Thursday, July 29, 2004

One Question Homeschool Parents Hate....


The one question home-schooled parents hate to hear involves the socialization of their children. “Don’t you think Johnny should have more friends? How is he ever going to meet friends his own age? Aren’t you afraid that he is going to be an introvert?”

Are these questions valid ones? Absolutely. But I need to shatter my stereotype of the home-schooled child: a child sitting alone at the kitchen table reading books and sifting through worksheets. But, as a public school teacher, I certainly understand that you do not have to be tethered to the kitchen table to learn. A home-school mom or dad can take the child to museums, and other field trips, enroll the child in scout groups, or use the Internet to access virtual field trips and meet friends all over the world. If I were a home-school mom, I would find other families in my area that home-school and schedule outings with them.

Sometimes, as a teacher, I question the socialization of a child in public school. The children are segregated into groups by age in classrooms-- there are studies that indicate that children learn better in mixed-age groups. There are children who are victims of physical abuse, sexual abuse, and drug abuse. There are children who are dirty, hungry, and angry. Of course, everyone needs and deserves an education. But it can be difficult when students are put in a “one-fits-all size” classroom. A home-school parent rightfully questions whether his or her child should be educated in that environment.

Some parents think that a child should be exposed to school society, even if that exposure introduces unsavory elements – because it prepares them to interact with those in adult society. It is a delicate and difficult question and one that educators and home-schoolers will be arguing about for years. As for myself, the jury is still out.

Sunday, July 18, 2004

Are you Crazy?! You want to homeschool your child?

Not so very long ago, I could not fathom anyone home-schooling a child.
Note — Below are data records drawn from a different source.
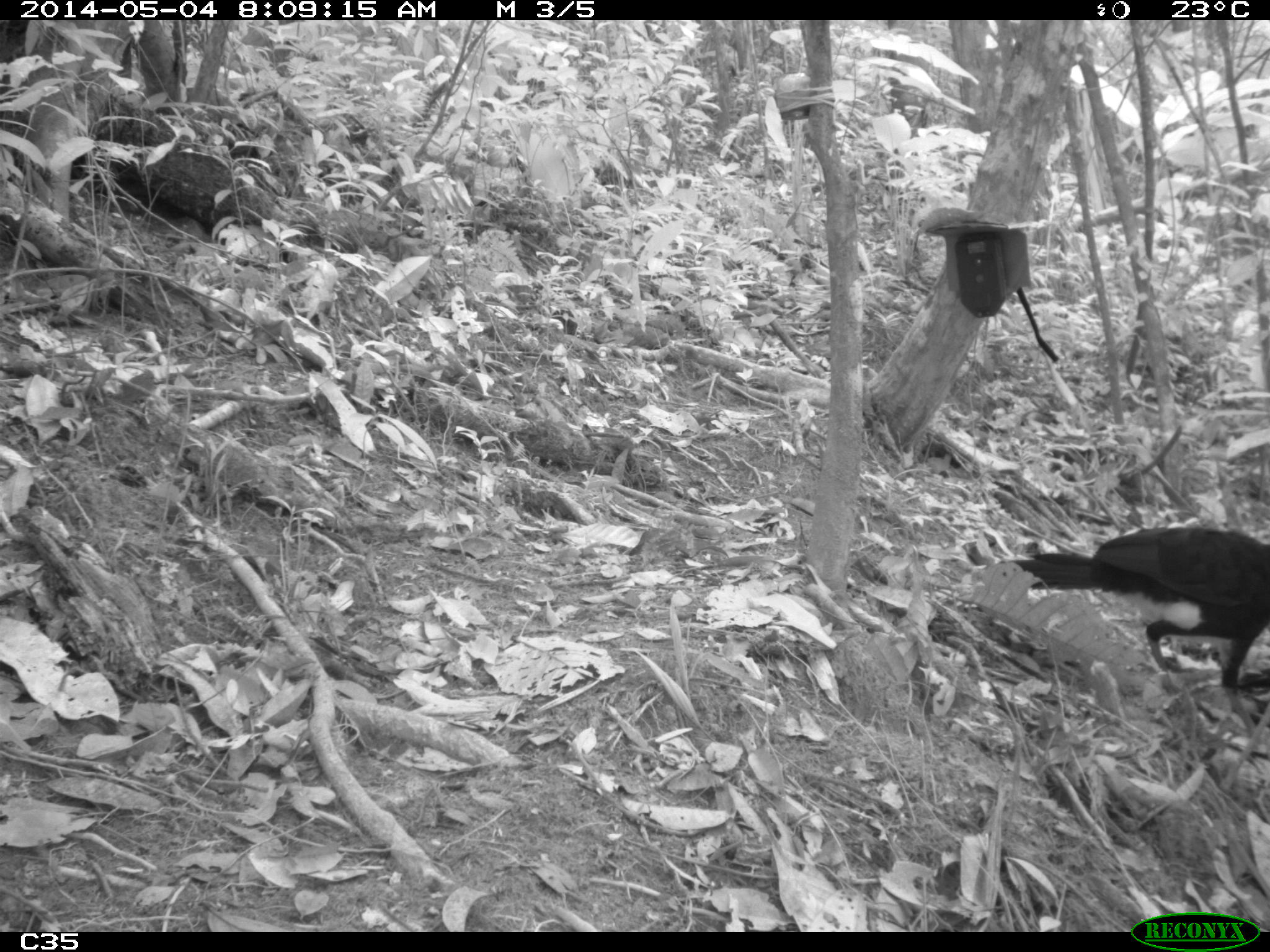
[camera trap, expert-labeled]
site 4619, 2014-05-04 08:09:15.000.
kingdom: Animalia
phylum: Chordata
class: Aves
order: Galliformes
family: Cracidae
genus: Crax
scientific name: Crax alector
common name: black curassow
Crax alector (black curassow), count 2, age adult, sex female.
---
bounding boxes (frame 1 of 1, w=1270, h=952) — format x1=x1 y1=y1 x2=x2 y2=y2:
crax alector: x1=997 y1=527 x2=1270 y2=688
I just could not understand it. What would make a parent think that he/she could provide the entire educational sustenance for a child in literature, math, and the sciences?! If I came across a home-schooled child, I immediately thought, “no way is this child getting the education needed…..”

Even if the parent gave the child an excellent grounding in math and sciences – what about the social aspects of a child’s learning? If you have a child who is alone at the kitchen or dining room table (or, even if they are with their siblings at the same table), how does the student learn the social aspects of life? Interaction with others is a huge part of the educational process.

I think I also took it personally. Why should I go through years of training and education to become licensed as a teacher and then hours and hours of professional development to retain licensure just to have parents take their children out of school away from peers to study at the kitchen table? You mean I’m not good enough? Apparently, not – or you would leave your child in my care and in the school’s care.

However, the elevator finally reached the top floor. I am ‘okay’ with home-schooling now. Before being in the teaching field, I just didn’t ‘get’ home-schooling. Now that I am teaching in an urban school, I finally understand. As a teacher, I know why a parent would want to home-school a child. The child may be bullied, need special education, be emotionally or physically-handicapped., or just falling through the cracks. The parent may have talked to the teacher, the principal, and the school district to no avail. In frustration, the parent may feel as if he/she has no other option but to remove his/her child from the school. That parent is personally enforcing the ‘No Child Left Behind’ Act. A parent wants the best for the child, and that most certainly means a good education.

I realize, of course, that you do not have to be tethered to the kitchen table to learn. Children can be home-schooled in community groups, they can have field trips to museums, and they may interact with web quests on the Internet. Currently, I am a teacher in an urban school with working parents where no one removes their children to be home-schooled. But before working at this school, I worked at a school where the classes were over-crowded, several violent fights erupted though out the school daily, children smeared feces on bathroom walls, etc.…and this was an elementary school! The learning environment was a difficult and stressful one for the teachers and for many of the children.

Home-schooling is not for everyone – it requires a vast amount of investment in time and dedication. However, when I think of home-schoolers like Alexander Graham Bell, Thomas Edison, Amadeus Mozart, and the present-day Williams sisters (tennis pros), I realize the investment is worth it. I now know that I am finally mature enough to understand why a parent (after exploring many other options) would remove a child for home-schooling. Yes, that’s right, even a teacher can learn new things.